RECORDS FOR THIS TASK:
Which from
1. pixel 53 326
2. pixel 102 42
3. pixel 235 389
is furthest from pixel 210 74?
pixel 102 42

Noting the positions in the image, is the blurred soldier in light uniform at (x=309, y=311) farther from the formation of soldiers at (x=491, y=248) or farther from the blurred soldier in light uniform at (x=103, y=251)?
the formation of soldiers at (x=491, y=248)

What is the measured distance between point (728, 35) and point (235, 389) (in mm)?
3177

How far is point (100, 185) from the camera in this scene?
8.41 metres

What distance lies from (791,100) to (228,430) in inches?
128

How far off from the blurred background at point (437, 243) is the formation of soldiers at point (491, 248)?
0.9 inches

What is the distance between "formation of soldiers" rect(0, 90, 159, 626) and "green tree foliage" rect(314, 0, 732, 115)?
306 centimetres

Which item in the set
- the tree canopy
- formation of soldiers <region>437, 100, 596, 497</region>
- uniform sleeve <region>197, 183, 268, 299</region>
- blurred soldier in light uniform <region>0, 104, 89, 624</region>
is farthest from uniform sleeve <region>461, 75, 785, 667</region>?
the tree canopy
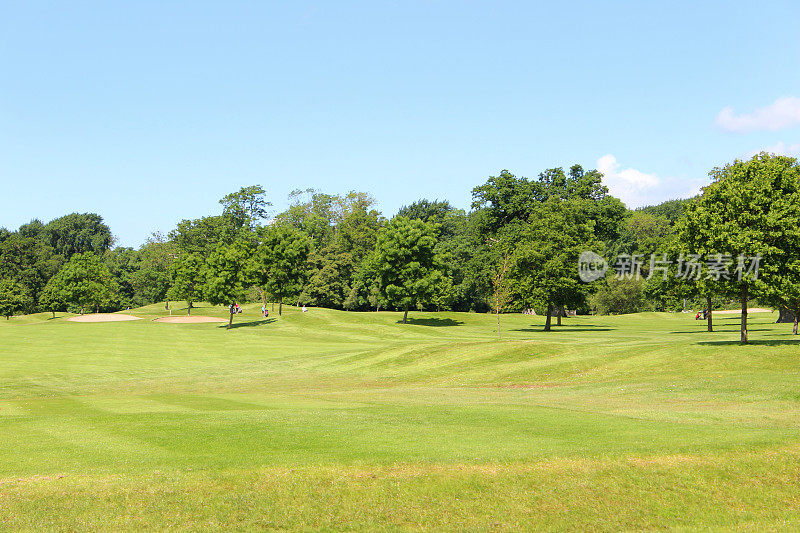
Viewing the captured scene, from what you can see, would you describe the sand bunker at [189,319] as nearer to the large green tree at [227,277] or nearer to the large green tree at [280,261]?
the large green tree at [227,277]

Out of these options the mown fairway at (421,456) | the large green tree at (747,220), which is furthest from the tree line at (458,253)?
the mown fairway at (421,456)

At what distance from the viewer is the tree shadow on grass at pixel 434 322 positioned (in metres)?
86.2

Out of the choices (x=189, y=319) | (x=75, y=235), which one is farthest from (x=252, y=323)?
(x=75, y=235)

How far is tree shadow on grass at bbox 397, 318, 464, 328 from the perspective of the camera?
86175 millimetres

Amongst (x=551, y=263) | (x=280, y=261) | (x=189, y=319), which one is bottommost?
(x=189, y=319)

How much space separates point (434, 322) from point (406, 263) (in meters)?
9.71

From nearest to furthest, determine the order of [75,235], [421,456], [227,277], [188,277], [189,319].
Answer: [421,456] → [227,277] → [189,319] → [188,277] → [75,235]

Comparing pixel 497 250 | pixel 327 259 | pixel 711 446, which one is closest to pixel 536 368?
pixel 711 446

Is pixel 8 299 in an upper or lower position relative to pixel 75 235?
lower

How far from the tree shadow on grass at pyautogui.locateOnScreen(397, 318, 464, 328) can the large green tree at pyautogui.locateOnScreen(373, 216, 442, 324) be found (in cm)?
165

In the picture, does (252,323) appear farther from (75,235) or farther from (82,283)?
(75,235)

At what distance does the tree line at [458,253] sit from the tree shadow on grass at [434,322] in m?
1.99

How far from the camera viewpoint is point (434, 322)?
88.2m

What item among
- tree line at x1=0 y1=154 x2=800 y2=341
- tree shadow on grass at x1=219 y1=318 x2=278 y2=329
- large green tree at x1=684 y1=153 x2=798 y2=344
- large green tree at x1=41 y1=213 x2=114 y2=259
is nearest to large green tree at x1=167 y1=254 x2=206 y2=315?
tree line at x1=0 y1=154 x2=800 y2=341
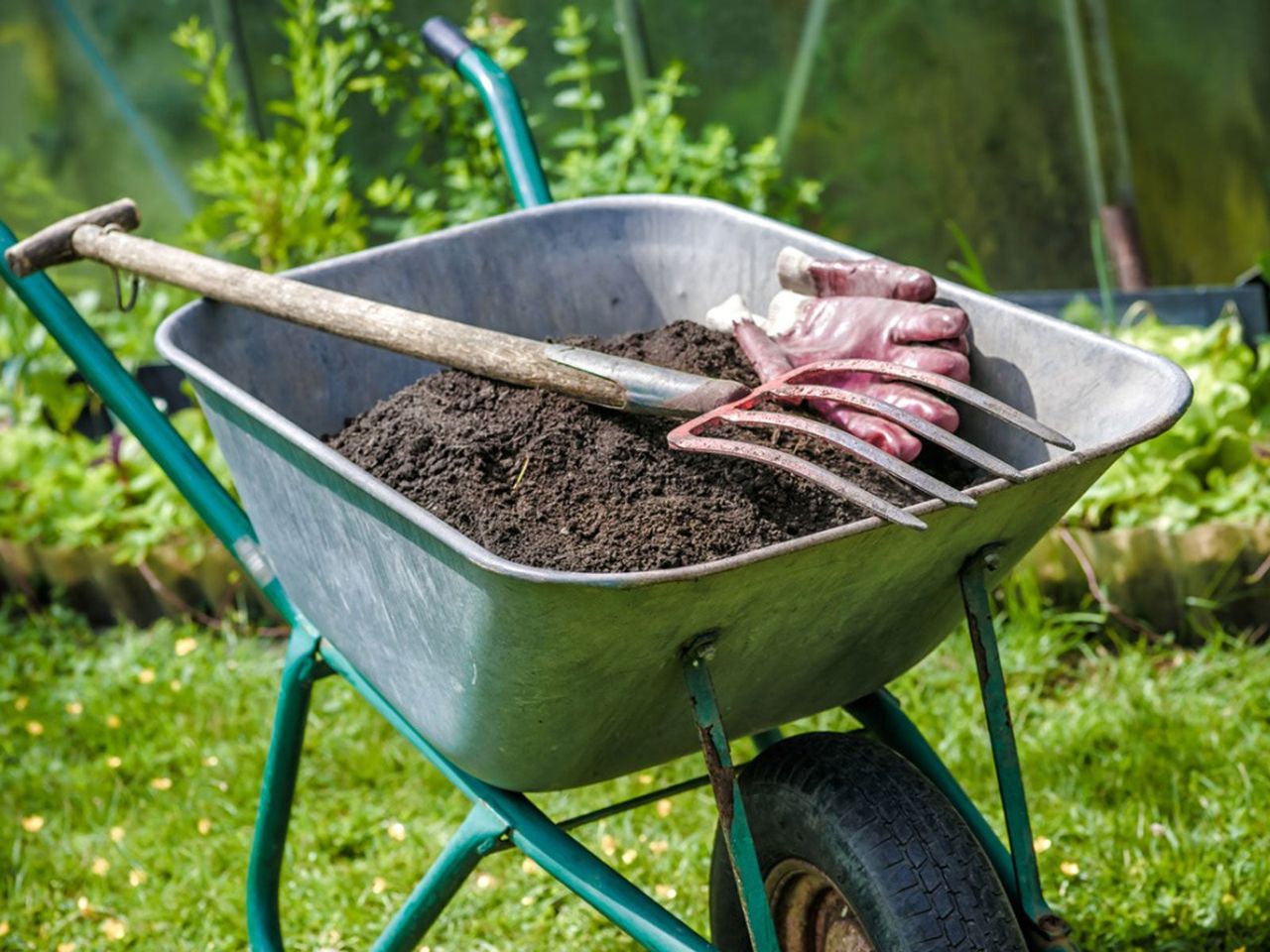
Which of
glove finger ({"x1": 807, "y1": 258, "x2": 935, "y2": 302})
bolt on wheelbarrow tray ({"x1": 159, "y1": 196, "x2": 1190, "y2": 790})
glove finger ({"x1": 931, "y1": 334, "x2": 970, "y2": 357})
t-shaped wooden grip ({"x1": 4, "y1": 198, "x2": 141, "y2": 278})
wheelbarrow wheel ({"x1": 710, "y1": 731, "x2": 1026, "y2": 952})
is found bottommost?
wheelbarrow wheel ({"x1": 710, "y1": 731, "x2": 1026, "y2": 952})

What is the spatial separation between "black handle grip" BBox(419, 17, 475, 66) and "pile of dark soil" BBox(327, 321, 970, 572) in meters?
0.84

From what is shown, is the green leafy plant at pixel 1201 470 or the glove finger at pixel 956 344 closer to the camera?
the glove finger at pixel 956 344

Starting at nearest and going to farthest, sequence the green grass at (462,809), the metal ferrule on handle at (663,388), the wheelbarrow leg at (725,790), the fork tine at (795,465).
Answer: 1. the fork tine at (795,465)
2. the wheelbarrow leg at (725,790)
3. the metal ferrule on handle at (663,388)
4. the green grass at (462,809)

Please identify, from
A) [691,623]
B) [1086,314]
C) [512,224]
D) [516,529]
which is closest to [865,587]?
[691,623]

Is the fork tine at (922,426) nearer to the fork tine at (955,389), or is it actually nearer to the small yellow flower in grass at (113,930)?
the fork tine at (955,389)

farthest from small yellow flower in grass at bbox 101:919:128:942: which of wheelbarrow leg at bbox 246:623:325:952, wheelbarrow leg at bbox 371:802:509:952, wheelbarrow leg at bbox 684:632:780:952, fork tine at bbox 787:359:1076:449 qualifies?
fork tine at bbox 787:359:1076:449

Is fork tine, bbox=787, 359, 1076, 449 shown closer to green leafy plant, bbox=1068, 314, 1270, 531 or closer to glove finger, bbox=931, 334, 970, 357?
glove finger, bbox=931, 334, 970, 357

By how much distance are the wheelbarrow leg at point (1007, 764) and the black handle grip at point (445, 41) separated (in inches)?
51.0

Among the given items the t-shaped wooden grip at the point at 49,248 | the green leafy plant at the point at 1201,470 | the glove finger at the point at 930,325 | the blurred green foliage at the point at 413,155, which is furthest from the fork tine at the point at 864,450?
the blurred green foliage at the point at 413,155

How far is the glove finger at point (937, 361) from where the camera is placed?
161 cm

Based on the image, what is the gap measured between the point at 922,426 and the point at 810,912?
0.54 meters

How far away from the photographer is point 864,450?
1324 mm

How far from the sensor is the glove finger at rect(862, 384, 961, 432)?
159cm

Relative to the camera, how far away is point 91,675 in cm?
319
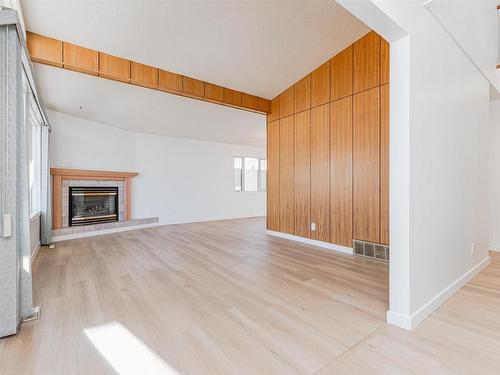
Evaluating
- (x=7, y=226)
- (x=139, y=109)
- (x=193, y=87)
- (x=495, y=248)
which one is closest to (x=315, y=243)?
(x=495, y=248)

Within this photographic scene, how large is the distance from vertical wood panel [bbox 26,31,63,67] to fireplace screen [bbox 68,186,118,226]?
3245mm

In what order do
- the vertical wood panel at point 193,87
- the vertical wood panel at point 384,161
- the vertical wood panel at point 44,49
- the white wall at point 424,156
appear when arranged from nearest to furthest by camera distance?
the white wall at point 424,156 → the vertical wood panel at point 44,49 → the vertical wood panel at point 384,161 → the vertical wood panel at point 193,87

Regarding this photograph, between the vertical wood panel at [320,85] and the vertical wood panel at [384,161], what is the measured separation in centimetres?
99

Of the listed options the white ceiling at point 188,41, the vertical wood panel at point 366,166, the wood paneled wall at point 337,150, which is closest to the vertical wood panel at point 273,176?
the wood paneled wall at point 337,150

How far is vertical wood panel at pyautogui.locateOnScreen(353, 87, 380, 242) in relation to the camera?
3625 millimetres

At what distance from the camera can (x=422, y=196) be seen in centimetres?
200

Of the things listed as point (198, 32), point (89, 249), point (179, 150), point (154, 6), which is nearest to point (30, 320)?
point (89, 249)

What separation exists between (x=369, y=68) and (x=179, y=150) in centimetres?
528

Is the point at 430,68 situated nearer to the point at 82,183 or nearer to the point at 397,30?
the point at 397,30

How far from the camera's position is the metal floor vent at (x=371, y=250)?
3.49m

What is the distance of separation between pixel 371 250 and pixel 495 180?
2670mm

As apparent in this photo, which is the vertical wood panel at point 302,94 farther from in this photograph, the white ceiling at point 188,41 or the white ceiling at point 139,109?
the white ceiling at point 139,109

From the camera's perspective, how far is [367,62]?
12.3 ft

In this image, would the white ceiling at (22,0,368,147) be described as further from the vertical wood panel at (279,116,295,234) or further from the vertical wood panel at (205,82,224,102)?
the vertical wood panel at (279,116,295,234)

PROBLEM DESCRIPTION:
Write out all of the material above again, replacing "blurred soldier in light uniform" with "blurred figure in light uniform" wherever it occurs and keeping everything else the same. Leave the pictures out.

REPLY:
Which from
1. pixel 53 326
2. pixel 102 42
3. pixel 235 389
is furthest from pixel 210 74?
pixel 102 42

Noting the positions in the image, is the blurred figure in light uniform at (x=309, y=311) farther from the formation of soldiers at (x=491, y=248) or farther from the blurred figure in light uniform at (x=103, y=251)?
the formation of soldiers at (x=491, y=248)

What is the measured distance between point (728, 35) and point (235, 389) (in mm)?
3177

How far is point (100, 185) from the camera in this scene?
8.41 metres

What distance lies from (791,100) to (228,430) in inches?
128

How far off from the blurred background at point (437, 243) is the formation of soldiers at point (491, 248)?
0.9 inches

What is the distance between "formation of soldiers" rect(0, 90, 159, 626) and "green tree foliage" rect(314, 0, 732, 115)?
306 centimetres

Which item in the set
- the tree canopy
- formation of soldiers <region>437, 100, 596, 497</region>
- uniform sleeve <region>197, 183, 268, 299</region>
- blurred figure in light uniform <region>0, 104, 89, 624</region>
is farthest from uniform sleeve <region>461, 75, 785, 667</region>?
the tree canopy
Viewing the captured scene, from what you can see, would you describe the sand bunker at [189,319] as nearer to the large green tree at [227,277] or nearer to the large green tree at [280,261]?
the large green tree at [227,277]

Out of these options the mown fairway at (421,456) | the large green tree at (747,220), which is furthest from the tree line at (458,253)?
the mown fairway at (421,456)

At what distance from the viewer is the tree shadow on grass at pixel 434 322 positioned (in metres)?
86.2

Out of the choices (x=189, y=319) | (x=75, y=235), which one is farthest from (x=252, y=323)?
(x=75, y=235)

How far is tree shadow on grass at bbox 397, 318, 464, 328 from the perspective of the camera?
86175 millimetres

Amongst (x=551, y=263) | (x=280, y=261) | (x=189, y=319), which one is bottommost?
(x=189, y=319)

How much space separates point (434, 322) from point (406, 263) (in meters)?
9.71

From nearest to furthest, determine the order of [75,235], [421,456], [227,277], [188,277], [189,319].
Answer: [421,456] → [227,277] → [189,319] → [188,277] → [75,235]

Comparing pixel 497 250 | pixel 327 259 | pixel 711 446, which one is closest to pixel 536 368?
pixel 711 446

Is pixel 8 299 in an upper or lower position relative to pixel 75 235?
lower

How far from the tree shadow on grass at pyautogui.locateOnScreen(397, 318, 464, 328) can the large green tree at pyautogui.locateOnScreen(373, 216, 442, 324) be found (in cm)?
165

In the picture, does (252,323) appear farther from (75,235) or farther from (82,283)?
(75,235)

At what distance does the tree line at [458,253] sit from the tree shadow on grass at [434,322] in m?
1.99

How far from the camera viewpoint is point (434, 322)?
88.2m

What item among
- tree line at x1=0 y1=154 x2=800 y2=341
- tree shadow on grass at x1=219 y1=318 x2=278 y2=329
- large green tree at x1=684 y1=153 x2=798 y2=344
- large green tree at x1=41 y1=213 x2=114 y2=259
is nearest to large green tree at x1=167 y1=254 x2=206 y2=315?
tree line at x1=0 y1=154 x2=800 y2=341
Which of
glove finger ({"x1": 807, "y1": 258, "x2": 935, "y2": 302})
bolt on wheelbarrow tray ({"x1": 159, "y1": 196, "x2": 1190, "y2": 790})
glove finger ({"x1": 931, "y1": 334, "x2": 970, "y2": 357})
t-shaped wooden grip ({"x1": 4, "y1": 198, "x2": 141, "y2": 278})
wheelbarrow wheel ({"x1": 710, "y1": 731, "x2": 1026, "y2": 952})
is found bottommost?
wheelbarrow wheel ({"x1": 710, "y1": 731, "x2": 1026, "y2": 952})

What is the spatial separation between "black handle grip" BBox(419, 17, 475, 66) and "pile of dark soil" BBox(327, 321, 970, 572) in meters?
0.84

From what is shown, is the green leafy plant at pixel 1201 470 or the glove finger at pixel 956 344 closer to the camera?
the glove finger at pixel 956 344

Starting at nearest and going to farthest, sequence the green grass at (462,809), the metal ferrule on handle at (663,388), the wheelbarrow leg at (725,790), the fork tine at (795,465).
Answer: 1. the fork tine at (795,465)
2. the wheelbarrow leg at (725,790)
3. the metal ferrule on handle at (663,388)
4. the green grass at (462,809)

Please identify, from
A) [691,623]
B) [1086,314]
C) [512,224]
D) [516,529]
which is closest to [865,587]?
[691,623]

Is the fork tine at (922,426) nearer to the fork tine at (955,389), or is it actually nearer to the small yellow flower in grass at (113,930)?
the fork tine at (955,389)

farthest from small yellow flower in grass at bbox 101:919:128:942: which of wheelbarrow leg at bbox 246:623:325:952, wheelbarrow leg at bbox 371:802:509:952, wheelbarrow leg at bbox 684:632:780:952, fork tine at bbox 787:359:1076:449 qualifies?
fork tine at bbox 787:359:1076:449

Is fork tine, bbox=787, 359, 1076, 449 shown closer to green leafy plant, bbox=1068, 314, 1270, 531 or closer to glove finger, bbox=931, 334, 970, 357?
glove finger, bbox=931, 334, 970, 357

By how much distance are the wheelbarrow leg at point (1007, 764) and the black handle grip at point (445, 41) separated (in inches)?
51.0

Among the given items the t-shaped wooden grip at the point at 49,248 | the green leafy plant at the point at 1201,470 | the glove finger at the point at 930,325 | the blurred green foliage at the point at 413,155, which is furthest from the fork tine at the point at 864,450?
the blurred green foliage at the point at 413,155

How far is the glove finger at point (937, 361) from where the camera is placed?
161 cm

Based on the image, what is the gap measured between the point at 922,426 and the point at 810,912?
0.54 meters

How far away from the photographer is point 864,450?
1324 mm

How far from the sensor is the glove finger at rect(862, 384, 961, 432)?
159cm

Relative to the camera, how far away is point 91,675 in cm?
319
Evaluating
- (x=7, y=226)
- (x=139, y=109)
- (x=193, y=87)
- (x=495, y=248)
which one is closest to (x=315, y=243)?
(x=495, y=248)

Within this photographic scene, how large is the distance from vertical wood panel [bbox 26,31,63,67] to fireplace screen [bbox 68,186,118,226]?
3245mm

In what order do
- the vertical wood panel at point 193,87
- the vertical wood panel at point 384,161
- the vertical wood panel at point 44,49
- the white wall at point 424,156
appear when arranged from nearest to furthest by camera distance?
the white wall at point 424,156 → the vertical wood panel at point 44,49 → the vertical wood panel at point 384,161 → the vertical wood panel at point 193,87

Regarding this photograph, between the vertical wood panel at [320,85] and the vertical wood panel at [384,161], what is the measured separation in centimetres?
99

Of the listed options the white ceiling at point 188,41, the vertical wood panel at point 366,166, the wood paneled wall at point 337,150, which is closest to the vertical wood panel at point 273,176?
the wood paneled wall at point 337,150

How far is vertical wood panel at pyautogui.locateOnScreen(353, 87, 380, 242) in relation to the camera?
3625 millimetres

At what distance from the camera can (x=422, y=196) be seen in centimetres?
200

Of the things listed as point (198, 32), point (89, 249), point (179, 150), point (154, 6), which is nearest to point (30, 320)?
point (89, 249)

What separation exists between (x=369, y=68) and (x=179, y=150) in centimetres?
528

Is the point at 430,68 situated nearer to the point at 82,183 or nearer to the point at 397,30?
the point at 397,30

How far from the camera's position is the metal floor vent at (x=371, y=250)?
3.49m

What is the distance of separation between pixel 371 250 and pixel 495 180?
2670mm

As apparent in this photo, which is the vertical wood panel at point 302,94 farther from in this photograph, the white ceiling at point 188,41 or the white ceiling at point 139,109?
the white ceiling at point 139,109

From the camera's perspective, how far is [367,62]?
12.3 ft

In this image, would the white ceiling at (22,0,368,147) be described as further from the vertical wood panel at (279,116,295,234) or further from the vertical wood panel at (205,82,224,102)?
the vertical wood panel at (279,116,295,234)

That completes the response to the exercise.